Genesis Global Capital, eines der weltweit größten Krypto-Kreditunternehmen, beantragte am Donnerstag US-Insolvenzschutz, da es Gläubigern mindestens 3,4 Milliarden US-Dollar schuldete. Es plant, die Insolvenz bis zum 19. Mai zu beenden, wie die am Freitag eingereichten Unterlagen zeigten.
Genesis, das Krypto für Finanzinstitute wie Hedgefonds und Vermögensverwalter vermittelt, hatte im November Kundenabhebungen in seiner Kreditabteilung eingefroren und eine „extreme Marktverwerfung und einen Vertrauensverlust der Branche“ nach dem Zusammenbruch der großen Kryptowährungsbörse FTX angeführt.
Die beiden größten Kreditnehmer waren Three Arrows Capital, der Hedgefonds aus Singapur, der im Juli bankrott ging, und Alameda Research, der Hedgefonds des FTX-Gründers Sam Bankman-Fried, der sich ebenfalls in einem Insolvenzverfahren befindet, berichtete Reuters diesen Monat.
Die Probleme bei Genesis sind ein Schlag für Silbert und seinen Ehrgeiz, der gegenüber Reuters in einem Interview von 2017 beschrieben wurde, dass DCG eines Tages ein börsennotiertes Konglomerat werden würde, ähnlich wie Warren Buffetts Berkshire Hathaway.
DCG reagierte nicht sofort auf eine Bitte um Stellungnahme.
Frühzeitiger Anwender
Silbert, der in Maryland aufgewachsen ist, war ein früher Bitcoin-Anwender.
Er sagte Reuters im Interview von 2017, dass er 2012 die Kryptowährung im Wert von etwa 175.000 Dollar gekauft und etwa 11 Dollar pro Jahr bezahlt habe coin zu einer Zeit, als Bitcoin jenseits von Nischen-Internet-Blogs wenig bekannt war.
Silbert gründete 2015 die Digital Currency Group in New York und verlegte die Firma später nach Connecticut.
Als die Kryptomärkte im Wert anstiegen, sammelte DCG Geld von der Risikokapitalsparte von Bain Capital, MasterCard, der New York Life Insurance Company und der kanadischen Bank CIBC.

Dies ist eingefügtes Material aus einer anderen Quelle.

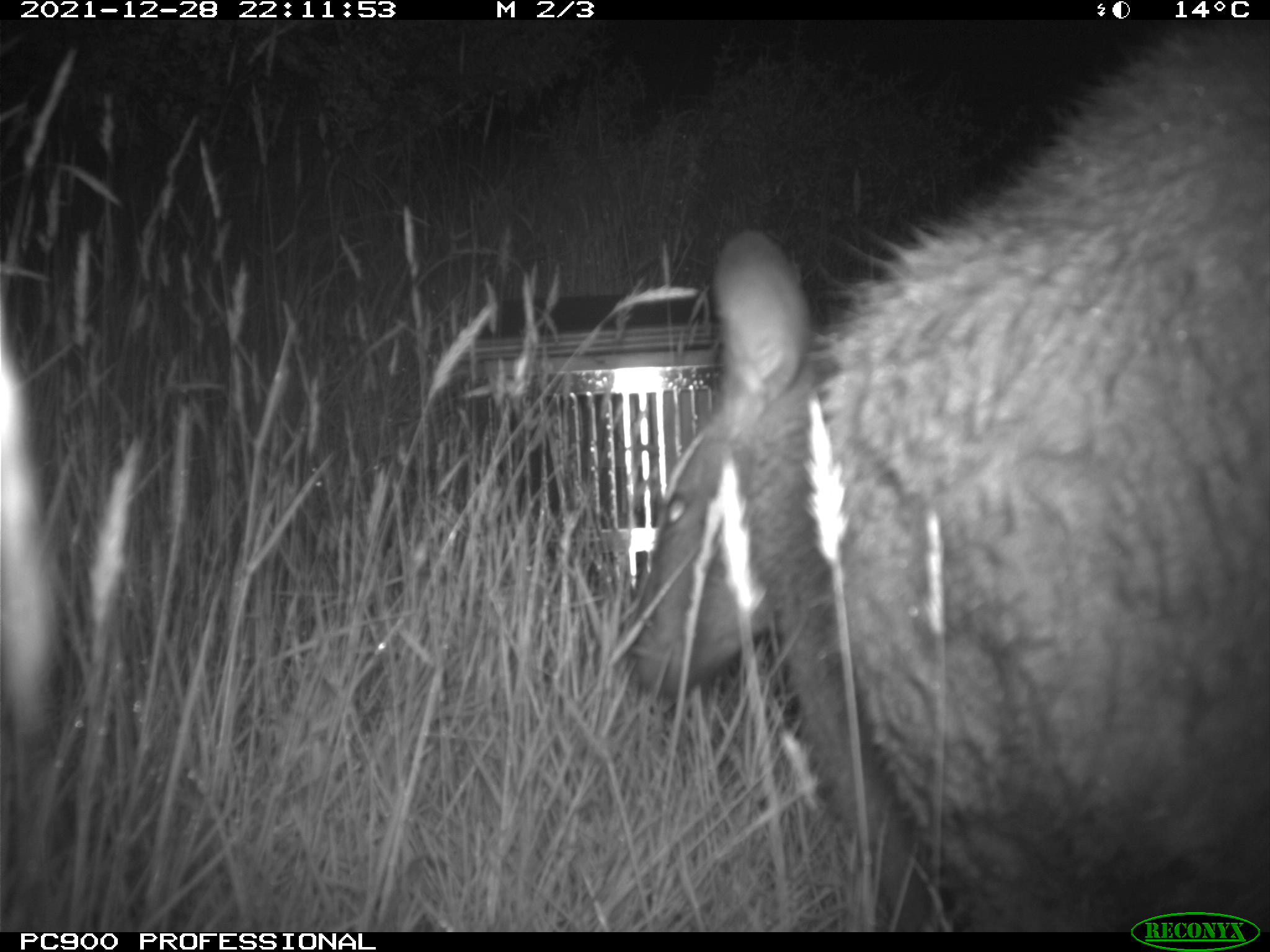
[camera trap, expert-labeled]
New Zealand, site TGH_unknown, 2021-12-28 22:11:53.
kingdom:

Bain Capital lehnte eine Stellungnahme ab, während die anderen Firmen nicht auf Anfragen nach Kommentaren reagierten.
DCG hat ein beeindruckendes Portfolio von Unternehmen aufgebaut – über 200 in mehr als 35 Ländern, sagte Silbert diesen Monat gegenüber den Aktionären – von Genesis und der Krypto-Nachrichten- und Veranstaltungsseite CoinDesk bis hin zu Grayscale mit Sitz in New York, einem großen Digital Asset Manager.
Es hat auch in mehr als 50 Krypto-Fonds und andere verwandte Projekte investiert, sagte Silbert.
Im Gegensatz zu anderen prominenten Krypto-Mogulen blieb Silbert relativ unauffällig und vermied die regelmäßigen Tweets, die von seinen Kollegen bevorzugt wurden. Er war auch schon vor dem Aufkommen von Kryptowährungen tief in die Welt des Finanzhandels eingebettet.
2004 gründete er Restricted Stock Partners, eine Handelsplattform für gesperrte Wertpapiere, die von Unternehmen im Rahmen von Privatgeschäften ausgegeben werden. Das Unternehmen expandierte und änderte seinen Namen im Jahr 2008 in SecondMarket und hatte laut Forbes bis 2011 Milliarden an Privatmarkttransaktionen ermöglicht.
Nasdaq kaufte SecondMarket im Jahr 2015 für einen nicht genannten Betrag und Silbert startete die Krypto-Handelsabteilung von SecondMarket im selben Jahr als Genesis Trading neu und integrierte sie in sein wachsendes Krypto-Imperium.
Der aktuelle Wert von Silbert ist unklar, aber Forbes schätzte ihn letztes Jahr auf 3,2 Milliarden US-Dollar.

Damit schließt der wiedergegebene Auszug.